Brima Bangura

Personal information
- Full name: Brima Attouga Bangura
- Date of birth: January 27, 1981 (age 44)
- Place of birth: Kenema, Sierra Leone
- Position(s): Goalkeeper

Team information
- Current team: Ports Authority F.C.

International career
- Years: Team / Apps / (Gls)
- 1999–: Sierra Leone

= Brima Bangura =

Sierra Leonean international goalkeeper

Brima Attouga Bangura (born January 27, 1981, in Kenema, Sierra Leone) is a Sierra Leonean international goalkeeper. He is one of the best goalkeepers in Sierra Leone. he plays for Ports Authority F.C. one of the top soccer clubs in Sierra Leone League

Bangura was recruited into football by his late boss Brima Attouga Kamara, a former goalkeeper for Sierra Leone national football team. Having been initiated into football, Bangura made a name for himself while playing in a series of junior league competitions played all over Freetown. He won several best goalkeeper awards with youth clubs like Blackhall Strikers, Junior Cenegal, and Best Contractors.
In 1992, Brima Attouga Kamara brought him to Ports Authority youth team.

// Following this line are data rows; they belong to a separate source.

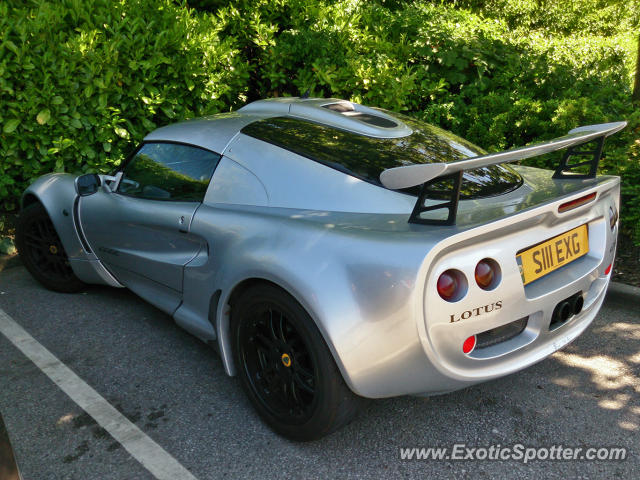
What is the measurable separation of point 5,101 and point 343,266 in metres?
4.11

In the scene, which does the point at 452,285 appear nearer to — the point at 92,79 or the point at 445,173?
the point at 445,173

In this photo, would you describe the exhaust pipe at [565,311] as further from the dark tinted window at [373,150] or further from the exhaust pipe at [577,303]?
the dark tinted window at [373,150]

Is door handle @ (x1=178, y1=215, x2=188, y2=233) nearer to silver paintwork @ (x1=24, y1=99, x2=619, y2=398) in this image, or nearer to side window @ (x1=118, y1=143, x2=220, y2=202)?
silver paintwork @ (x1=24, y1=99, x2=619, y2=398)

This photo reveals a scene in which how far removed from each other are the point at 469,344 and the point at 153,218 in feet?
6.37

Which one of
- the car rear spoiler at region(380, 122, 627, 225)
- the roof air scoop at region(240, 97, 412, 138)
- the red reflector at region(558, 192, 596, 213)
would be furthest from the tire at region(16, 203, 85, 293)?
the red reflector at region(558, 192, 596, 213)

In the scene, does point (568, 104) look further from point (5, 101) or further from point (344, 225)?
point (5, 101)

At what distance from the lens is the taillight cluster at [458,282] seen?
86.7 inches

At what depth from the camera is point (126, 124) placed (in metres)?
5.80

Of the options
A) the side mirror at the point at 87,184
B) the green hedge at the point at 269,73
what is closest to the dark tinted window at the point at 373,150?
the side mirror at the point at 87,184

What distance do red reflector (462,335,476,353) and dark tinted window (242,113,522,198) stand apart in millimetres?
708

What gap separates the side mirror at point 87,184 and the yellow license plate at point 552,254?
2.79 meters


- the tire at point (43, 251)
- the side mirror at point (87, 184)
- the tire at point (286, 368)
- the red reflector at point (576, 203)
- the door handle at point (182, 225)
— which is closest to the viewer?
the tire at point (286, 368)

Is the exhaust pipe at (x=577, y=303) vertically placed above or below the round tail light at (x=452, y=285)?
below

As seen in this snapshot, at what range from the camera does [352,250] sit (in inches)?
90.6
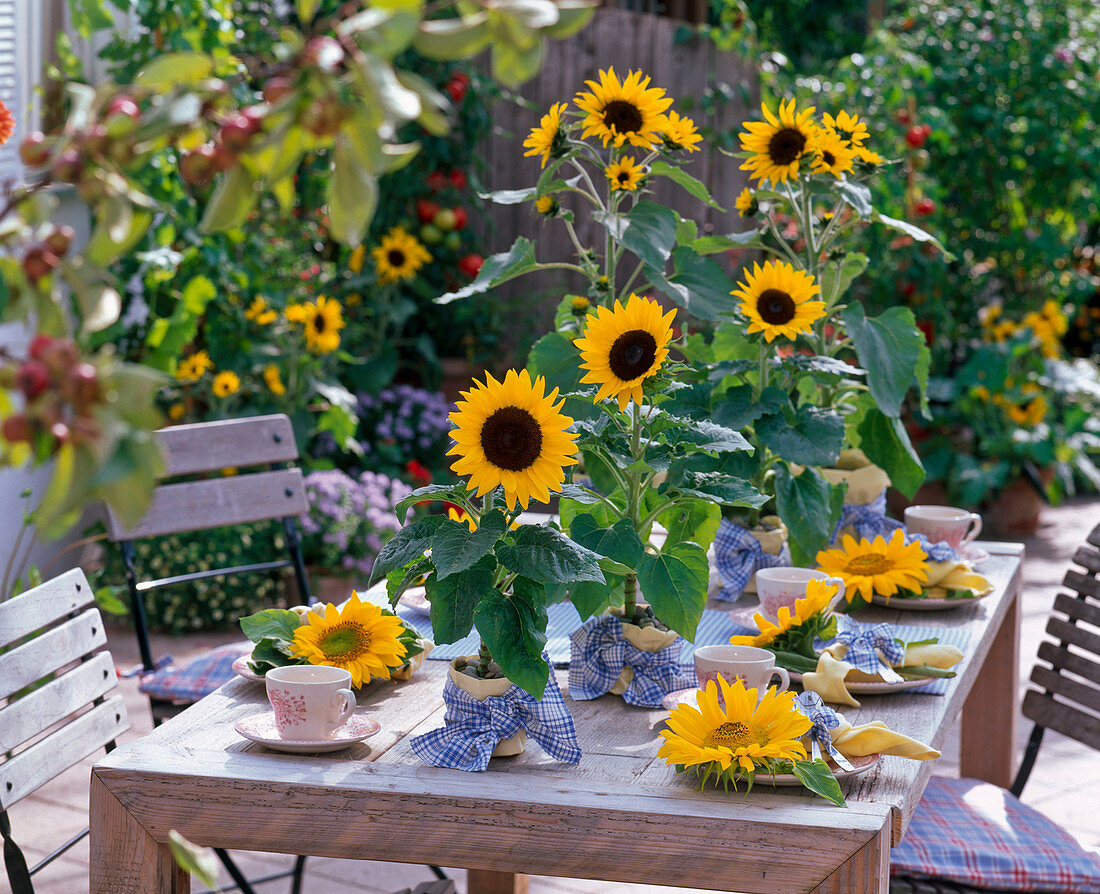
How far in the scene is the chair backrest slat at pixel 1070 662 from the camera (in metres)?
1.95

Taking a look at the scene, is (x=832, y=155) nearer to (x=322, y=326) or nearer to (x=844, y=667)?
(x=844, y=667)

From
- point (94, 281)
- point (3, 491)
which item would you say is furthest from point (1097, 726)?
point (3, 491)

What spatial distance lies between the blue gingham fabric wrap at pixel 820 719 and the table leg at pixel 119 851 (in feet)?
2.05

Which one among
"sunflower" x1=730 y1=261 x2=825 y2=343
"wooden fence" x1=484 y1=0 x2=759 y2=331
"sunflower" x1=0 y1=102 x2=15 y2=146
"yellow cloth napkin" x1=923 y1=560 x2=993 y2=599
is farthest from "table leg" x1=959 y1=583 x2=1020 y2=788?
"wooden fence" x1=484 y1=0 x2=759 y2=331

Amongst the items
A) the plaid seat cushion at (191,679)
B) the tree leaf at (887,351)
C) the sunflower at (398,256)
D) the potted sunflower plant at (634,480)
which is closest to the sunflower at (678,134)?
the potted sunflower plant at (634,480)

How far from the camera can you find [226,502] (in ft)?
8.16

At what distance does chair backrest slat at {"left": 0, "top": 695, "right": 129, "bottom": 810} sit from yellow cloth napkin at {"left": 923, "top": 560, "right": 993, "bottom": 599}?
1.14 meters

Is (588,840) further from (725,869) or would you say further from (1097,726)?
(1097,726)

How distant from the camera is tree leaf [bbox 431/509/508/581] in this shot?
110 centimetres

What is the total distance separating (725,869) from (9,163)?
303cm

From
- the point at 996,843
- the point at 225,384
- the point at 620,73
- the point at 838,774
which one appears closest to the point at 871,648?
the point at 838,774

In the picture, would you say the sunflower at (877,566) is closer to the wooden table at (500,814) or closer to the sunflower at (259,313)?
the wooden table at (500,814)

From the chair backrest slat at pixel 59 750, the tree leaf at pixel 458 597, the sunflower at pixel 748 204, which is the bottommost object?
the chair backrest slat at pixel 59 750

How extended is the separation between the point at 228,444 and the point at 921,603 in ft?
4.56
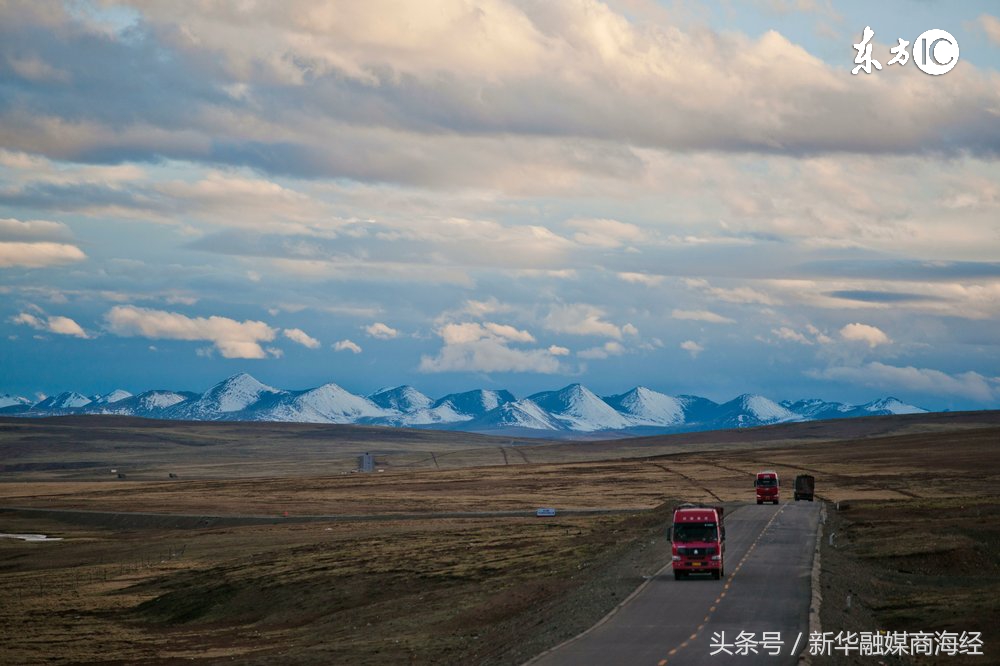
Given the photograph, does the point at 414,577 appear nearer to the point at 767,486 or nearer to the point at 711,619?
the point at 711,619

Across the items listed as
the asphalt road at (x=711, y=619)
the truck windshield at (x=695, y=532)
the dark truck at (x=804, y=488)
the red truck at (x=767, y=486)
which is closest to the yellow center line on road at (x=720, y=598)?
the asphalt road at (x=711, y=619)

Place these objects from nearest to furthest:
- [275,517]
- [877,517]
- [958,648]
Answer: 1. [958,648]
2. [877,517]
3. [275,517]

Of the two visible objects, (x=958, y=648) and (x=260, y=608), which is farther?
(x=260, y=608)

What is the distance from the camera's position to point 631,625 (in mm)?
45500

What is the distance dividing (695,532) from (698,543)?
1.80ft

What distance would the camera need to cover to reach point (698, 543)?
56312 mm

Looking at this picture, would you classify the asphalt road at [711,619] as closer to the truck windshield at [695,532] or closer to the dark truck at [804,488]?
the truck windshield at [695,532]

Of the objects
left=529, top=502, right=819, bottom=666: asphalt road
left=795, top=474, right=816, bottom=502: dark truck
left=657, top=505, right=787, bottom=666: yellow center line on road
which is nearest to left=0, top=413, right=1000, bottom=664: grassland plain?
left=529, top=502, right=819, bottom=666: asphalt road

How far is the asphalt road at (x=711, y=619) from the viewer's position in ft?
129

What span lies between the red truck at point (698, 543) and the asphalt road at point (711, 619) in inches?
30.2

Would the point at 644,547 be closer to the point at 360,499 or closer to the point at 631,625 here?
the point at 631,625

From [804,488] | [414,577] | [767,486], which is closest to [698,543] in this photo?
[414,577]

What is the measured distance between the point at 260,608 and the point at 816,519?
138 ft

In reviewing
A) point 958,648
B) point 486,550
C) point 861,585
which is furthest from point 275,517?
point 958,648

In 1996, he was promoted from the youth team to the senior squad. In 1997, Bangura was outstanding in goal in an international friendly against a top Liberian side Invincible Eleven. Since that match, he has excelled as Ports Authority first choice goalkeeper, and as well as one of the best goalkeepers in Sierra Leone. He made his senior debut for Sierra Leone in 1999.